→ **Exercise description**:
Beginning with the line that holds "6. Check the" in the data below, give again every line through the one that holds "Unable to recognize external USB devices", exactly as written.

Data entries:
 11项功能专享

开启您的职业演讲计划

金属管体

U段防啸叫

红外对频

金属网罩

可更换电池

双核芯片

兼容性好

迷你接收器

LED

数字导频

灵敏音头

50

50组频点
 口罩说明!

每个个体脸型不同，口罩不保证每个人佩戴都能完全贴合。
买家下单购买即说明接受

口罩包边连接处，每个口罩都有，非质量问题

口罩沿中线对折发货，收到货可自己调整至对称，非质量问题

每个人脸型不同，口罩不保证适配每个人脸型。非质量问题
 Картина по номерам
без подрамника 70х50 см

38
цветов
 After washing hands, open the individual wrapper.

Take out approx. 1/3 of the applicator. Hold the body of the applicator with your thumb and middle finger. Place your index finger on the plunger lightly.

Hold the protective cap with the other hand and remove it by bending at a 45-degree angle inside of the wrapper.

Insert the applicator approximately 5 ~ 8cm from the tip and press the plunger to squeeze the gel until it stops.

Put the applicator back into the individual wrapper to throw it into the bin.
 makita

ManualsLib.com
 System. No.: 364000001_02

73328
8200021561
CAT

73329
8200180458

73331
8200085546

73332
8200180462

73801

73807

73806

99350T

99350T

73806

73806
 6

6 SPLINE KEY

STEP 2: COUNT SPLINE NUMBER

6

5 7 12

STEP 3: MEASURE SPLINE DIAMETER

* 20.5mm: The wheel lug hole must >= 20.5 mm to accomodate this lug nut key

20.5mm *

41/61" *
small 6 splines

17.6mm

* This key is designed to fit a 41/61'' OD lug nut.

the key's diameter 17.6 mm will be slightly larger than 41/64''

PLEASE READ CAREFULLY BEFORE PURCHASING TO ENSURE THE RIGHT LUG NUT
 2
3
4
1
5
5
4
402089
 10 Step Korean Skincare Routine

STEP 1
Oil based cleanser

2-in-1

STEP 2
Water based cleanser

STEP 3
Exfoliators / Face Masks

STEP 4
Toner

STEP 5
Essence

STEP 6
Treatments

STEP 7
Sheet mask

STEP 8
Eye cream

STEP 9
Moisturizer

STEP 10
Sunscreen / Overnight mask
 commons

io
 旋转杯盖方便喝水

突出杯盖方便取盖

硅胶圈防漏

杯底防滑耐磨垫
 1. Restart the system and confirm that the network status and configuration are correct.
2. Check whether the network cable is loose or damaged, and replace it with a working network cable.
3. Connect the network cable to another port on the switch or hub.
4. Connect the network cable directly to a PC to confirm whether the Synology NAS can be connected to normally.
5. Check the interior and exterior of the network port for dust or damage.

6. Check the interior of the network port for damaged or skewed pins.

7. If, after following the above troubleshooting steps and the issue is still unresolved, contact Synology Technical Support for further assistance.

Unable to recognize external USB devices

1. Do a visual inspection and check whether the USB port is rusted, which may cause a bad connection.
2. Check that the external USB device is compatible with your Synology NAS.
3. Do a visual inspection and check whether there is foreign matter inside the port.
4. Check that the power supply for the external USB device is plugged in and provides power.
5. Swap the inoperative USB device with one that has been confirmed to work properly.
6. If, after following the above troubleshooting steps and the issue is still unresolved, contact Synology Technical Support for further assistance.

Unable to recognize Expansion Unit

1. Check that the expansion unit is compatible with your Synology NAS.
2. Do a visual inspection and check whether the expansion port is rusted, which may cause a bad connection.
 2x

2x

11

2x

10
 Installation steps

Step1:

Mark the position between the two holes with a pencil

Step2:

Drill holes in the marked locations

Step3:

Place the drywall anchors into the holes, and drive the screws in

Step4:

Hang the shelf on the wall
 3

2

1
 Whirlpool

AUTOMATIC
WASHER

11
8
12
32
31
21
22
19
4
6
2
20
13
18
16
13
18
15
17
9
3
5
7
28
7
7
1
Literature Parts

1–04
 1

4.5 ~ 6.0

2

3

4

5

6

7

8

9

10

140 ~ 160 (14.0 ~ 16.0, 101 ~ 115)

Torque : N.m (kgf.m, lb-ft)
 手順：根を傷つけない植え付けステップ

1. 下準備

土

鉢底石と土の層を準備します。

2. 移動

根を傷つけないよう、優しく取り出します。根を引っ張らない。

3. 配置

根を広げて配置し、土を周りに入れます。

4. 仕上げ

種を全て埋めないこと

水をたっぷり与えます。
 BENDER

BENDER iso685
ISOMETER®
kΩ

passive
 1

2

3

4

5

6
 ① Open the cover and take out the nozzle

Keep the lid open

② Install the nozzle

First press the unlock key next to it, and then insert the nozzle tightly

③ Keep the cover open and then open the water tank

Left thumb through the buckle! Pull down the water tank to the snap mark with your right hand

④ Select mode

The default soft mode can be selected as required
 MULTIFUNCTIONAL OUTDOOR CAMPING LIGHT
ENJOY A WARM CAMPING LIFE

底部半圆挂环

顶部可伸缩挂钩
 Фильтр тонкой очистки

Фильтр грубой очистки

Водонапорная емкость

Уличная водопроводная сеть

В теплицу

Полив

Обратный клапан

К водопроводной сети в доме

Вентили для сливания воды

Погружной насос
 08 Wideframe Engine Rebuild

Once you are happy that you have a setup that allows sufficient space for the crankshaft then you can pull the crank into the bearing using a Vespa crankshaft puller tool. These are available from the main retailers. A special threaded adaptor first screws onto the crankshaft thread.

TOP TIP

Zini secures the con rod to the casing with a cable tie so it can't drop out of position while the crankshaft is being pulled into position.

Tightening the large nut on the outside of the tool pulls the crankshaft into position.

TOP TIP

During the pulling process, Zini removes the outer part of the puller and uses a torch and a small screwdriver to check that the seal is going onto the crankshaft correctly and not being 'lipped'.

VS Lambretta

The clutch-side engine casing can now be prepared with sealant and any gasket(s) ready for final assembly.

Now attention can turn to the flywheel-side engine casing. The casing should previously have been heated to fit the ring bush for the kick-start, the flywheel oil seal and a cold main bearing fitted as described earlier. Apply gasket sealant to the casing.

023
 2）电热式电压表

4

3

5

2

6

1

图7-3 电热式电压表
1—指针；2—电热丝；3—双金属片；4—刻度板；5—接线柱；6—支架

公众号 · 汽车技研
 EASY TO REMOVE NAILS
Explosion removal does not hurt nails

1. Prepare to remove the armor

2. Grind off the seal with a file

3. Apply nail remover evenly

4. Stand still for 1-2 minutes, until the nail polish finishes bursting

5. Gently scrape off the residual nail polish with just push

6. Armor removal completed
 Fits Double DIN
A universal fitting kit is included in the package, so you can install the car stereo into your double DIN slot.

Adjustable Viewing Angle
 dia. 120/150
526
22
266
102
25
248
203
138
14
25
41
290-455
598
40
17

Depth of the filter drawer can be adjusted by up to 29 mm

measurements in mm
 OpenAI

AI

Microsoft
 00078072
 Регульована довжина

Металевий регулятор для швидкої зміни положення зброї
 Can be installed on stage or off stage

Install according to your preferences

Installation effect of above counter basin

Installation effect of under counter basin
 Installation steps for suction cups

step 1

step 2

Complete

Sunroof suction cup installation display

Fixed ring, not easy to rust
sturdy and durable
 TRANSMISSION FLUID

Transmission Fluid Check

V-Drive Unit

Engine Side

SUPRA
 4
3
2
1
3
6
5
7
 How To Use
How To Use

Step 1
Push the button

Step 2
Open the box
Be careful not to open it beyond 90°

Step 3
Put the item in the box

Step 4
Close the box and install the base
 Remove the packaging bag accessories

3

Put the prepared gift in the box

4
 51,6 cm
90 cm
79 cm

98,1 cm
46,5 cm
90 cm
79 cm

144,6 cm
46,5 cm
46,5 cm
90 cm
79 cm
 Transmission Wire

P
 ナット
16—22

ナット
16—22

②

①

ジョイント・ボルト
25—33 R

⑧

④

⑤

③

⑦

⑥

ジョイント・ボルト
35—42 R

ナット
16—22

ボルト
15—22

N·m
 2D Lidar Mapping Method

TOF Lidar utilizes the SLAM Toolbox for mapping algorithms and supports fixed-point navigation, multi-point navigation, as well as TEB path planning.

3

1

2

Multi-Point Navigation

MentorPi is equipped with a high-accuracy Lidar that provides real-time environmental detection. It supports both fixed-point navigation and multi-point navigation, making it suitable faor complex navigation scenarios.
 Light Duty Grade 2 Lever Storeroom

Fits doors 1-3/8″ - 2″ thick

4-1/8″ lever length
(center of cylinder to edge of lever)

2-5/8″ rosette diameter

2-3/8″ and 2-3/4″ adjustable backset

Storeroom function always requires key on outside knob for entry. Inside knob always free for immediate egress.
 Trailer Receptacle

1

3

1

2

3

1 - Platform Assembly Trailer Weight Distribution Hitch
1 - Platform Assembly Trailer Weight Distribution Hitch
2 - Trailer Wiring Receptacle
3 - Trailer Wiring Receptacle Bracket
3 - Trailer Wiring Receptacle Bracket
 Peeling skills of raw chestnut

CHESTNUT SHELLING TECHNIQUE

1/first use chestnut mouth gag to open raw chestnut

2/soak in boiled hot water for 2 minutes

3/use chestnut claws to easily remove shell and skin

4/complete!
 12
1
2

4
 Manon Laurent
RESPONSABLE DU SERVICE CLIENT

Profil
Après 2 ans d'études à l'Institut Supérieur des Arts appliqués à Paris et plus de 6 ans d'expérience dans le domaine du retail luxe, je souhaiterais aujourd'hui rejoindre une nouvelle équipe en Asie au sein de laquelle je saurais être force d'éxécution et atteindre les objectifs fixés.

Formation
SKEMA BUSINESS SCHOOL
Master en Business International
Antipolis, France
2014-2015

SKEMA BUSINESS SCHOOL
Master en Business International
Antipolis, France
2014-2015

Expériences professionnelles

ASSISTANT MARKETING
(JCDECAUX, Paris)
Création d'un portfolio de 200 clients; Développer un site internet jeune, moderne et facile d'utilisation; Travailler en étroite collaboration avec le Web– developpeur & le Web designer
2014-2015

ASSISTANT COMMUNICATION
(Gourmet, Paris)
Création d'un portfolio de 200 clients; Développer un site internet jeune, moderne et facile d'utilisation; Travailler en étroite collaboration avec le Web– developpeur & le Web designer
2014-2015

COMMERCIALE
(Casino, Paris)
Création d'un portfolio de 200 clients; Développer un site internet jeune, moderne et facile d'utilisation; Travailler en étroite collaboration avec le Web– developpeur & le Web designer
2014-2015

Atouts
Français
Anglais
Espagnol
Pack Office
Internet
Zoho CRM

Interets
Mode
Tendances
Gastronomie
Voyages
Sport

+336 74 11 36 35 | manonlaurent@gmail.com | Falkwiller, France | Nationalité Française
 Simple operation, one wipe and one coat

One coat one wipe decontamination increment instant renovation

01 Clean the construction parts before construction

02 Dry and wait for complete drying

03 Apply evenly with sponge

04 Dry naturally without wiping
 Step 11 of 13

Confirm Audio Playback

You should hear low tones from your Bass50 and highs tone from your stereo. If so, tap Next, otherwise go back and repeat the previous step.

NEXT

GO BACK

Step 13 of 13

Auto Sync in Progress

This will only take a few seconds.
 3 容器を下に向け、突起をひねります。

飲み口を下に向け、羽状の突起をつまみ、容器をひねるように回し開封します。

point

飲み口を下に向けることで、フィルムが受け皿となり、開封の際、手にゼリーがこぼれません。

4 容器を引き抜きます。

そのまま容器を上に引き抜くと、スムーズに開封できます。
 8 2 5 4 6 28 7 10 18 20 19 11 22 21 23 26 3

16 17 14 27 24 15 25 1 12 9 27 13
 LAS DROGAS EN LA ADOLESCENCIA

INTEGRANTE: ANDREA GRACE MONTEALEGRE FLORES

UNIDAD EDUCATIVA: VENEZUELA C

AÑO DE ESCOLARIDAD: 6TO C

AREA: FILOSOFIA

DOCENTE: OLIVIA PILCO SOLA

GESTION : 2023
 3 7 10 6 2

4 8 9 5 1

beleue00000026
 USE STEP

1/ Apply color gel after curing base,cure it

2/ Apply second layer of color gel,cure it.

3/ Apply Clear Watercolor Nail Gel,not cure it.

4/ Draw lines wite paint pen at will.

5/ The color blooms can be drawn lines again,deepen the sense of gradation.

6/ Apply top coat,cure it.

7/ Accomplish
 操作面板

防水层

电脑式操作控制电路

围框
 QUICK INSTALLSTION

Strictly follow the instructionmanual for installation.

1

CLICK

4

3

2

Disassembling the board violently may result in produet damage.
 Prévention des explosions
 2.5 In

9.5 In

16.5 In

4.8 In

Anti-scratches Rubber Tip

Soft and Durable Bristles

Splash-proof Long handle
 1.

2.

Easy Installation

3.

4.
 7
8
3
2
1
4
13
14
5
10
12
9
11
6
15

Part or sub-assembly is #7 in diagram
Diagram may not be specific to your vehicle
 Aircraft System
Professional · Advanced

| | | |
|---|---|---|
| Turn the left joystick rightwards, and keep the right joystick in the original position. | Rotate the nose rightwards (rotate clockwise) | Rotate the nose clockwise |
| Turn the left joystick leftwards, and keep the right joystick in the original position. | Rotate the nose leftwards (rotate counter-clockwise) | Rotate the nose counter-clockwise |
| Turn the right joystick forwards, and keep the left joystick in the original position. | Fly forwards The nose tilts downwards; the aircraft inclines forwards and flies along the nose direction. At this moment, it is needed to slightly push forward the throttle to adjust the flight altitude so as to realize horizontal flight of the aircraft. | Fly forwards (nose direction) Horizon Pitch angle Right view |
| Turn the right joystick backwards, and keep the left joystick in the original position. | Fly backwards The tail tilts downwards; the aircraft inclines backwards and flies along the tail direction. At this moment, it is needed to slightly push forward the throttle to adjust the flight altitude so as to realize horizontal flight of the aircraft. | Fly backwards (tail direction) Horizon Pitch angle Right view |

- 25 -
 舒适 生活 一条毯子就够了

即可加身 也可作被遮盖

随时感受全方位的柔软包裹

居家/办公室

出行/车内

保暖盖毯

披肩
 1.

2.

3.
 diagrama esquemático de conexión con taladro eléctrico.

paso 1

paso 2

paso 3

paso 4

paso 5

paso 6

→ **Task response**:
6. Check the interior of the network port for damaged or skewed pins.

7. If, after following the above troubleshooting steps and the issue is still unresolved, contact Synology Technical Support for further assistance.

Unable to recognize external USB devices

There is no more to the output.